- _Extracted information_

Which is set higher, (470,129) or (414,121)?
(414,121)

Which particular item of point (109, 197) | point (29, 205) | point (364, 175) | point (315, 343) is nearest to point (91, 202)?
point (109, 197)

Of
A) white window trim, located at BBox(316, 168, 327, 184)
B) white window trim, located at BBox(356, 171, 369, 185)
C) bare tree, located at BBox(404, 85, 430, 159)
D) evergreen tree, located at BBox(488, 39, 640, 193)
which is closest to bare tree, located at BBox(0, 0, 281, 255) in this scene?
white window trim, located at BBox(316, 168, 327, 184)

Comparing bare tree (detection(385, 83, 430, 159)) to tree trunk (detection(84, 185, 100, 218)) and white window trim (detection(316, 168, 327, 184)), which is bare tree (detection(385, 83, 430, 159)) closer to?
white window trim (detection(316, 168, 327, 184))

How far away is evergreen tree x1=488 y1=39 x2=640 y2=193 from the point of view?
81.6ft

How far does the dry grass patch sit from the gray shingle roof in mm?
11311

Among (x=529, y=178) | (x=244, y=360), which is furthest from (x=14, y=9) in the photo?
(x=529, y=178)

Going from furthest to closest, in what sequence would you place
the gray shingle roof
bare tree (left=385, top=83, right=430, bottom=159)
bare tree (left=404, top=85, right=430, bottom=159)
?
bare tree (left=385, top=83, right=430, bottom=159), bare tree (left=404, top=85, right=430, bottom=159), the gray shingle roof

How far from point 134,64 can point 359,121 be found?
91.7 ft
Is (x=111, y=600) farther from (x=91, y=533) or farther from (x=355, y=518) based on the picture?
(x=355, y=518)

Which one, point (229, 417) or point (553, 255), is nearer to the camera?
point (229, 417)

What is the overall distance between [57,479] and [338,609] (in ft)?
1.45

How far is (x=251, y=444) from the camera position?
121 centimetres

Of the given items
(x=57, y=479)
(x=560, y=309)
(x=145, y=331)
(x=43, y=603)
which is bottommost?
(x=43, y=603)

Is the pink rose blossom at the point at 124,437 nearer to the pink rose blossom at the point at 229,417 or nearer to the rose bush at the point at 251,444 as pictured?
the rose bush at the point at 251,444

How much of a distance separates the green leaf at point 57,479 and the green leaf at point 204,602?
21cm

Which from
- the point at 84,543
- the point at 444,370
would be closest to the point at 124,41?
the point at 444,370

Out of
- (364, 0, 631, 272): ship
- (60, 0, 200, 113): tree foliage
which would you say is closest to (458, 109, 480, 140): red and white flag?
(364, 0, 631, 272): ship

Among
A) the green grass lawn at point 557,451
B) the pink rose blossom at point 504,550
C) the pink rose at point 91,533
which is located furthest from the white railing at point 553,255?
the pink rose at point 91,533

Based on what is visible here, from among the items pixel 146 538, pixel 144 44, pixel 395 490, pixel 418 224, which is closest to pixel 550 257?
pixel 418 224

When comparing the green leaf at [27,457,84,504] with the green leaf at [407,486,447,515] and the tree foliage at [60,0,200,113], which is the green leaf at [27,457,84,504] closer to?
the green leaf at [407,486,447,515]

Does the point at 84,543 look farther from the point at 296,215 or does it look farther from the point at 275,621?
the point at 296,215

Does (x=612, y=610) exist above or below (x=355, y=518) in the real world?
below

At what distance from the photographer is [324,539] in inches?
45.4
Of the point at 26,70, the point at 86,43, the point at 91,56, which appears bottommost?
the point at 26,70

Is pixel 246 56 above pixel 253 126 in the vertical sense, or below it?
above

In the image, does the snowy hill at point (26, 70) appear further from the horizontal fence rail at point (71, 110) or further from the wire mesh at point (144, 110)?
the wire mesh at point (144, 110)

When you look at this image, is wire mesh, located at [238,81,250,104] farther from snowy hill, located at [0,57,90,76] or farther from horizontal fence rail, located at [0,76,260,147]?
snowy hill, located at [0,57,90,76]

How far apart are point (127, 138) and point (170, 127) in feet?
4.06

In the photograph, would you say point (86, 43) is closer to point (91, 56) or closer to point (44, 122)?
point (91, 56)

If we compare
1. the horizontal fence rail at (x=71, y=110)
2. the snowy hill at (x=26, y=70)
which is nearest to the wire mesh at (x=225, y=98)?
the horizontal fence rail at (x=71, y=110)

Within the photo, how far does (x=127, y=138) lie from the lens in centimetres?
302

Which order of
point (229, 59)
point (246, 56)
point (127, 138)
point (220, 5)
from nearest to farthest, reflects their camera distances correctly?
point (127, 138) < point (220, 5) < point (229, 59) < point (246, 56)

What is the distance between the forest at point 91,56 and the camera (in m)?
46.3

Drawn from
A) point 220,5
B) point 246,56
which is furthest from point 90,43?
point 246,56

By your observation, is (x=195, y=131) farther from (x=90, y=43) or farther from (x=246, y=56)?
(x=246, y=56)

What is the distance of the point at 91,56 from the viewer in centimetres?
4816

- _What to do_
Repeat the data precisely, line by line.

- _Correct response_
Which is set higher, (470,129) or (414,121)?
(414,121)

Which particular item of point (109, 197) | point (29, 205) | point (364, 175) | point (315, 343) is nearest to point (91, 202)?
point (109, 197)

Of
A) white window trim, located at BBox(316, 168, 327, 184)
B) white window trim, located at BBox(356, 171, 369, 185)
C) bare tree, located at BBox(404, 85, 430, 159)
D) evergreen tree, located at BBox(488, 39, 640, 193)
which is closest to bare tree, located at BBox(0, 0, 281, 255) in this scene?
white window trim, located at BBox(316, 168, 327, 184)

Comparing bare tree (detection(385, 83, 430, 159)) to tree trunk (detection(84, 185, 100, 218)) and white window trim (detection(316, 168, 327, 184)), which is bare tree (detection(385, 83, 430, 159)) closer to?
white window trim (detection(316, 168, 327, 184))

How far away is evergreen tree x1=488 y1=39 x2=640 y2=193 from the point of view?
81.6ft

How far does the dry grass patch sit from the gray shingle roof in mm?
11311

Among (x=529, y=178) | (x=244, y=360), which is furthest from (x=14, y=9) in the photo?
(x=529, y=178)

Going from furthest to closest, in what sequence would you place
the gray shingle roof
bare tree (left=385, top=83, right=430, bottom=159)
bare tree (left=404, top=85, right=430, bottom=159)
?
bare tree (left=385, top=83, right=430, bottom=159), bare tree (left=404, top=85, right=430, bottom=159), the gray shingle roof

How far from point 134,64 can point 359,121 be found?
91.7 ft
Is (x=111, y=600) farther from (x=91, y=533) or farther from (x=355, y=518) based on the picture?
(x=355, y=518)

Which one, point (229, 417) or point (553, 255), is nearer to the camera?
point (229, 417)

What is the overall distance between [57,479] and [338,609] (in ft)?
1.45

How far is (x=251, y=444) from the camera position?
121 centimetres

Of the given items
(x=57, y=479)
(x=560, y=309)
(x=145, y=331)
(x=43, y=603)
which is bottommost?
(x=43, y=603)

Is the pink rose blossom at the point at 124,437 nearer to the pink rose blossom at the point at 229,417 or nearer to the rose bush at the point at 251,444 as pictured?
the rose bush at the point at 251,444

How much of a distance separates the green leaf at point 57,479 and the green leaf at point 204,602?
21cm

Which from
- the point at 84,543
- the point at 444,370
would be closest to the point at 124,41?
the point at 444,370

Out of
- (364, 0, 631, 272): ship
- (60, 0, 200, 113): tree foliage
which would you say is closest to (458, 109, 480, 140): red and white flag?
(364, 0, 631, 272): ship

Among
A) the green grass lawn at point 557,451
B) the pink rose blossom at point 504,550
C) the pink rose at point 91,533
which is located furthest from the white railing at point 553,255?
the pink rose at point 91,533

Based on what is visible here, from among the items pixel 146 538, pixel 144 44, pixel 395 490, pixel 418 224, which is closest to pixel 550 257?
pixel 418 224

When comparing the green leaf at [27,457,84,504] with the green leaf at [407,486,447,515] and the tree foliage at [60,0,200,113], which is the green leaf at [27,457,84,504] closer to?
the green leaf at [407,486,447,515]

Does the point at 84,543 look farther from the point at 296,215 or does it look farther from the point at 275,621?
the point at 296,215

Does (x=612, y=610) exist above or below (x=355, y=518) in the real world?
below

At what distance from the photographer is [324,539] in inches?
45.4
Of the point at 26,70, the point at 86,43, the point at 91,56, which appears bottommost?
the point at 26,70

Is pixel 246 56 above pixel 253 126 in the vertical sense, or below it?
above

In the image, does the snowy hill at point (26, 70) appear further from the horizontal fence rail at point (71, 110) or further from the wire mesh at point (144, 110)?
the wire mesh at point (144, 110)

When you look at this image, is wire mesh, located at [238,81,250,104] farther from snowy hill, located at [0,57,90,76] or farther from horizontal fence rail, located at [0,76,260,147]?
snowy hill, located at [0,57,90,76]

How far apart are point (127, 138) and point (170, 127) in feet?
4.06

In the photograph, would you say point (86, 43) is closer to point (91, 56) or closer to point (44, 122)?
point (91, 56)

If we compare
1. the horizontal fence rail at (x=71, y=110)
2. the snowy hill at (x=26, y=70)
which is nearest to the wire mesh at (x=225, y=98)?
the horizontal fence rail at (x=71, y=110)

Within the photo, how far does (x=127, y=138) lie from the lens in centimetres?
302

Which order of
point (229, 59)
point (246, 56)
point (127, 138)
point (220, 5)
from nearest to farthest, reflects their camera distances correctly?
point (127, 138) < point (220, 5) < point (229, 59) < point (246, 56)

What is the distance between the forest at point 91,56 and the camera (in m)?
46.3

Drawn from
A) point 220,5
B) point 246,56
which is furthest from point 90,43?
point 246,56

By your observation, is (x=195, y=131) farther from (x=90, y=43) or farther from (x=246, y=56)?
(x=246, y=56)

What is the distance of the point at 91,56 from the viewer in centimetres?
4816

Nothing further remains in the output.